Background. Amyotrophic Lateral sclerosis (ALS) is associated with a significant distress, being linked to changes in hypothalamic-pituitary-adrenal axis activity. A loss of cortisol circadian rhythmicity in ALS patients was suggested, while more recently an increased plasma cortisol level in the disease has been reported. Objective. To assay the circadian plasma cortisol level in ALS and to study its relationship with the clinical phenotype and the rate of disease progression. Patients and methods. 135 ALS patients (Bulbar, 33; Spinal, 102; M/F = 1.73) and 110 controls (not affected by neurological or psychiatric disorders, free of drugs; M/F = 1.75) were recruited.

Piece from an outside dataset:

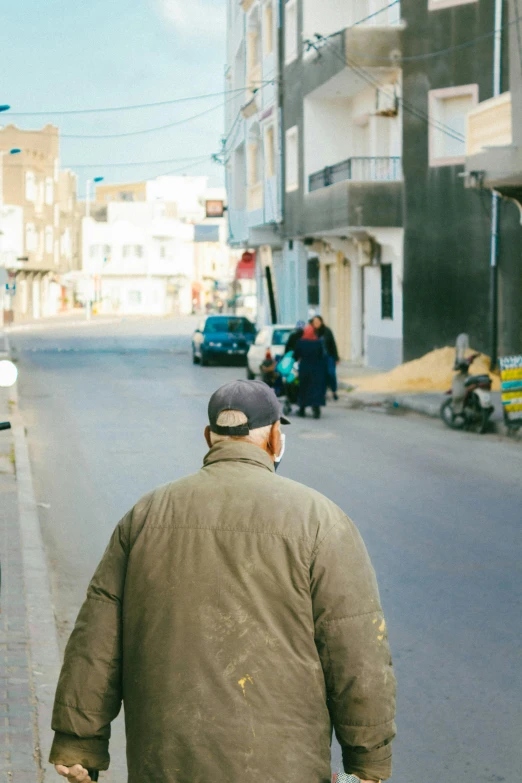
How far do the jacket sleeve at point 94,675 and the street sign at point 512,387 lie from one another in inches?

Disease progression was scored with δFS. Morning and evening plasma cortisol levels (μg/dl) were assayed from fasting ALS patients and controls using Elecsys® Cortisol Immunoassay System. Results. We found that the morning level of cortisol in ALS patients was higher than controls (morning: ALS, 15.2 [11.5-18.9] vs Controls, 11.4 [8.8-14.3], p. <. 0.001; evening: ALS, 7.5[4.7-11.8] vs Controls, 7.9[5.4-10.0], p = 0.6). Furthermore, the hormone's level was higher in the spinal-onset group (Spinal, 15.9[11.9-19.0] vs Bulbar, 13.5[10.1-18.6] vs controls, 11.4[8.8-14.3], p. <. 0.001) and in patients with intermediate/rapid disease course. Conclusions. Morning plasma cortisol level is increased in ALS, mainly in spinal-onset patients and in those with intermediate/rapidly progressing disease. The plasmatic changes of the steroid hormone appear however too small to make it a sensitive biochemical marker in this severe neurodegenerative disease.